Still, most of the first-week numbers for April 2016’s Lemonade — another quasi-surprise release with a full visual component, coming just a week after its announcement, albeit this time with a lead single (“Formation,” released two months prior) and a Super Bowl appearance for promotion — came via 485,000 in digital downloads, with a physical version of the set not arriving until a couple weeks later. (Comparably, her self-titled album was issued on CD about a week after its initial release exclusively through the iTunes Store.)

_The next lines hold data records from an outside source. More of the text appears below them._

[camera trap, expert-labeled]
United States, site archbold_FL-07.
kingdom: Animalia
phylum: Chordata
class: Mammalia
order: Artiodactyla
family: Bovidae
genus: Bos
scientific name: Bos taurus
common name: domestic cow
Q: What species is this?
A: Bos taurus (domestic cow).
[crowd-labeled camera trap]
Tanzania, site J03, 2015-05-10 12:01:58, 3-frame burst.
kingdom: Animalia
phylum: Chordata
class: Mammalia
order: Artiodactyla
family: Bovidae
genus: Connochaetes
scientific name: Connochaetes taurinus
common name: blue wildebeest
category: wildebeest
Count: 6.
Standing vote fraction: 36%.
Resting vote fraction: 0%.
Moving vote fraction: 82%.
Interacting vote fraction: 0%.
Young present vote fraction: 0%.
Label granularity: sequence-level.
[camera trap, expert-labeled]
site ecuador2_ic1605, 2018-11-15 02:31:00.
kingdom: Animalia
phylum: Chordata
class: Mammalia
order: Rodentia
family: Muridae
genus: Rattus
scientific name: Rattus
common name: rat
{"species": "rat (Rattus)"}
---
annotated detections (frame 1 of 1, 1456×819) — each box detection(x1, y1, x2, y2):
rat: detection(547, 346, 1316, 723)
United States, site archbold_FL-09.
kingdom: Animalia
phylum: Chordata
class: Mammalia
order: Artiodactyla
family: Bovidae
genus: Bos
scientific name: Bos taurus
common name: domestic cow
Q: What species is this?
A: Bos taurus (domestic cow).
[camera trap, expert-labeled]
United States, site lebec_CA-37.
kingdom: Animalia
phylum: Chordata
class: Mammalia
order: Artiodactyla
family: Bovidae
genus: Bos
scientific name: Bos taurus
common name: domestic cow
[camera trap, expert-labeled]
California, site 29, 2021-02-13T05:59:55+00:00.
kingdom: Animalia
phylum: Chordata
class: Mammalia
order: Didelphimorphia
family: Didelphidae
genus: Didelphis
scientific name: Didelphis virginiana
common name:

Similar to her self-titled, Lemonade‘s first-week number was limited by only containing four full days of wide activity. Lemonade was introduced on April 23 (a Saturday) through its same-titled film, which was soundtracked by the album’s songs, and premiered on HBO. The 12-song visual album was released just after the film’s debut, initially exclusively through TIDAL. On April 25 (Monday), the album — which is bundled with the film — went on sale through other digital retailers, but TIDAL remained the only service with streaming rights to the set at the time. A physical version of the album was released on May 6.
Still, with an accompanying HBO premiere for the visual album and some of the most unanimous critical praise received by any album of the 2010s, the set was a massive success immediately, giving her what was then the best first week for any album in 2016. (That title was handed over to Drake the very next week, for the 1.04 million units moved by his Views set in its opening frame.)
Lemonade confirmed that well over a decade into her solo career, Beyoncé was unquestionably still at the center of popular music, as relevant, influential and impactful as any other pop star who could claim to be her peer — even without the kind of hit singles she enjoyed earlier in her career (“Formation,” which debuted at No. 10 that February, was the highest-charting song from the set on the Hot 100.) Starting tomorrow, we’ll see if Renaissance — which does have more of a classic Beyoncé smash to its credit already, in the No. 7-and-climbing Hot 100 hit “Break My Soul” — can do the same.